[Data to use]:
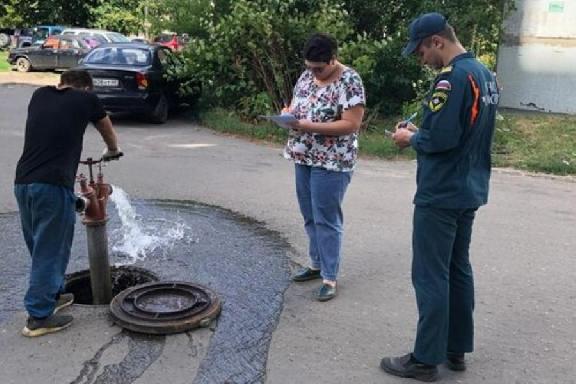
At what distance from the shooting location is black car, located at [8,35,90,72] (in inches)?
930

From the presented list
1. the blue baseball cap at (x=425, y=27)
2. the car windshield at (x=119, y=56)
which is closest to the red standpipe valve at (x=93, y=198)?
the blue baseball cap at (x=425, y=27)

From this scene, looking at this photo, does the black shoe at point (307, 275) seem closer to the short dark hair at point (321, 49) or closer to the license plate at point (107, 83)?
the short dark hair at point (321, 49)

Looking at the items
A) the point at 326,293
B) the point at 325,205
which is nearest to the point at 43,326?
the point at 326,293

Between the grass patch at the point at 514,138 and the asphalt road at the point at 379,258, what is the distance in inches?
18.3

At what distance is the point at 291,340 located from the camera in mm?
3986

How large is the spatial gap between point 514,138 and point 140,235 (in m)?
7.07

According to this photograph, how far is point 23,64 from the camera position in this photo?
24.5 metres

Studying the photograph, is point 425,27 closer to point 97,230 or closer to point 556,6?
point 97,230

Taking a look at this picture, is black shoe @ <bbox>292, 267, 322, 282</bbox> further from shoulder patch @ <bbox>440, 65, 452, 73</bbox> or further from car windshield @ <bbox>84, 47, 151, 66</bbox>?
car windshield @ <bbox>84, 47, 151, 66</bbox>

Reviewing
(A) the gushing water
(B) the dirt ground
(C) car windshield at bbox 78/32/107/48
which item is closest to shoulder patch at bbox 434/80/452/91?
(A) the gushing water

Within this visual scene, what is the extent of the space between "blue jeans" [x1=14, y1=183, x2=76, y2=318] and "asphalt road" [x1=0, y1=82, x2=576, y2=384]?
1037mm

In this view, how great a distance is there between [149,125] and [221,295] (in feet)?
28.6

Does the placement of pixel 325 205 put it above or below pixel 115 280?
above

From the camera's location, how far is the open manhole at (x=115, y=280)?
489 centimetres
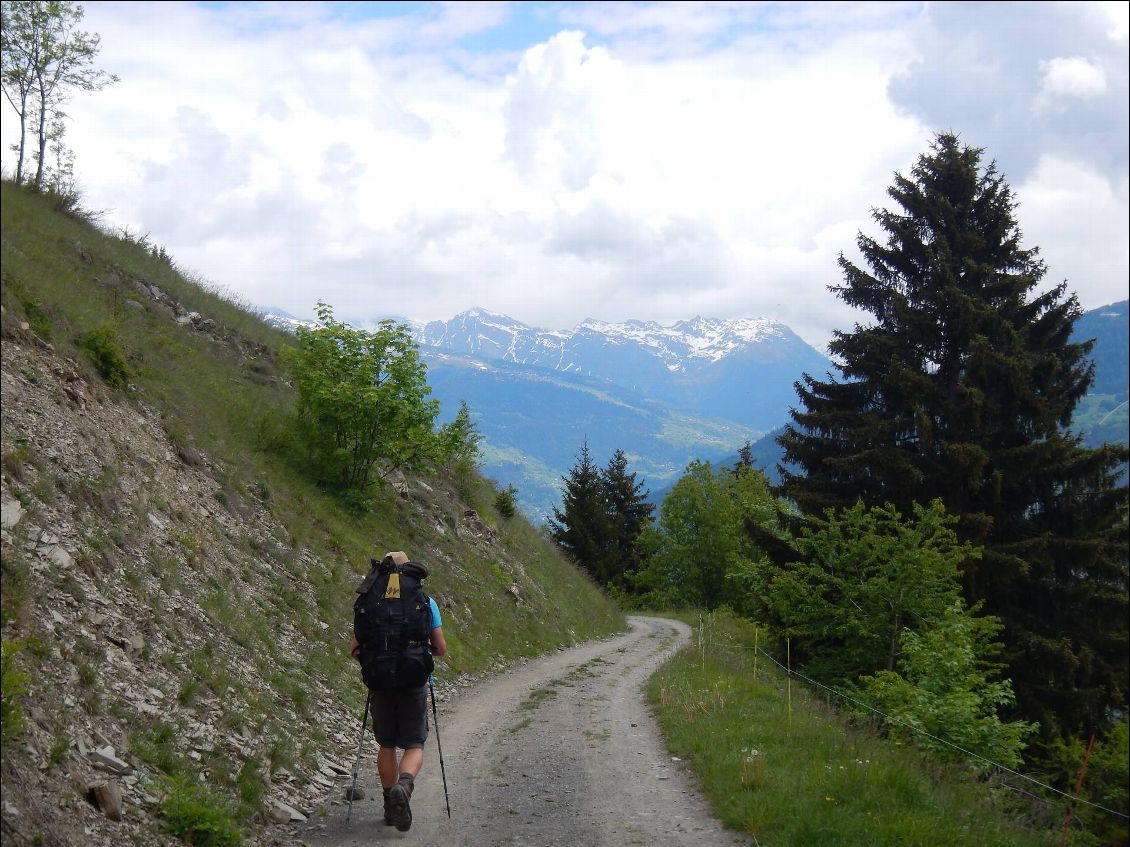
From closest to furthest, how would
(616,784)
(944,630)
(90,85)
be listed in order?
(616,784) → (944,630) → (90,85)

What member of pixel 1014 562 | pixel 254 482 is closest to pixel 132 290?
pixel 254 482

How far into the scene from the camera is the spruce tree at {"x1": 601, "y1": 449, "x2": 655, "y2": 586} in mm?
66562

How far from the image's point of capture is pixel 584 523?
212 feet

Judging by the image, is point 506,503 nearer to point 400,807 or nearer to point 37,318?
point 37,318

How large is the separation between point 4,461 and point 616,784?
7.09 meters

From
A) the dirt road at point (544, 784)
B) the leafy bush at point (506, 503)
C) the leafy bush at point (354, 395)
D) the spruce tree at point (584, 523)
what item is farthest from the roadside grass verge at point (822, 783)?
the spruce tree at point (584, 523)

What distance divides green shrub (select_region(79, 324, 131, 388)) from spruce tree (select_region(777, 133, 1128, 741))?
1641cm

[Stated exercise]: Arrange the record lines from the line with "Judging by the" up to and including the line with "7.09 meters" as a Markdown table with the columns Row and Record line. Number each line, and leave out blank lines.

[Solution below]:
| Row | Record line |
|---|---|
| 1 | Judging by the image, is point 506,503 nearer to point 400,807 or nearer to point 37,318? |
| 2 | point 37,318 |
| 3 | How large is the separation between point 4,461 and point 616,784? |
| 4 | 7.09 meters |